In your 40s, 50s, and 60s, the more television you watch, the higher your risk of developing mental health problems later in life.
According to three new studies presented at the American Heart Association’s Epidemiology, Prevention, Lifestyle, and Cardiometabolic Health Conference 2021 last week, this is the case.
The research employed television viewing as a proxy for sedentary behavior (i.e., time spent sitting). Participants’ brain health was then assessed by answering questions about their viewing habits, taking cognitive tests, and receiving brain MRI scans.
The amount of content absorbed during leisure time was used to gauge TV viewing:
- Low TV watching (never or seldom)
- Moderate (sometimes)
- High (often/very often)
The researchers’ findings show that persons who watch moderate or excessive (high) quantities of television later in life have more cognitive loss and less gray matter in their brains. Decision-making, hearing and vision, and muscle control are all aided by gray matter.
The researchers also discovered that the favorable effects of physical activity were not always enough to offset or compensate for the detrimental effects of viewing television. However, this does not imply that we should stop exercising.
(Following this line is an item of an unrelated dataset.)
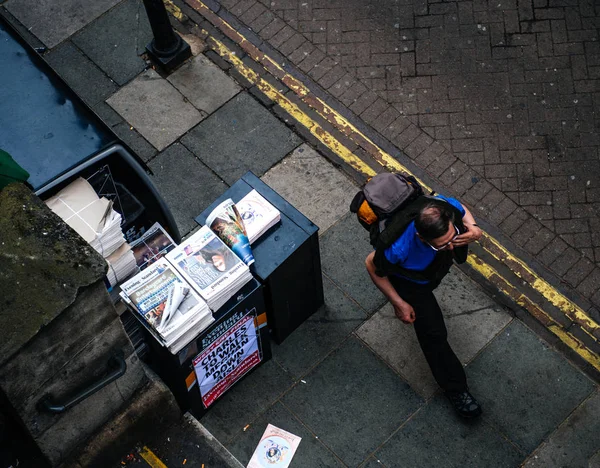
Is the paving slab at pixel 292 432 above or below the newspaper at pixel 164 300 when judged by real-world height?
below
To arrest this decline, Heather Snyder, PHD, the Alzheimer’s Association vice president of medical and scientific relationships outlines in the various steps.
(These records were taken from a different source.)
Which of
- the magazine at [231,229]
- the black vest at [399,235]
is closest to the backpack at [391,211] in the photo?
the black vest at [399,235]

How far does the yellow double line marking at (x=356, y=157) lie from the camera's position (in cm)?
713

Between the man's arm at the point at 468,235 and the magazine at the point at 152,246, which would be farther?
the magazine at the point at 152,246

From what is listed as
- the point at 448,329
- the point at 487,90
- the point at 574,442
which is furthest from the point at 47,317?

Brisk walking for at least 2.5 miles per hour- Instead of picking up a remote to watch television, pick up an interesting book or go for a walk.
Or, go for swin, dancing, tennis, gardening, tennis, biking but slower.
To make it more interesting, you can decide to go for intense running, hiking uphill, jumping ropes, digging, aerobic dancing. Or, stimulate the brain functions by knitting, completing crosswords, or playing an instrument.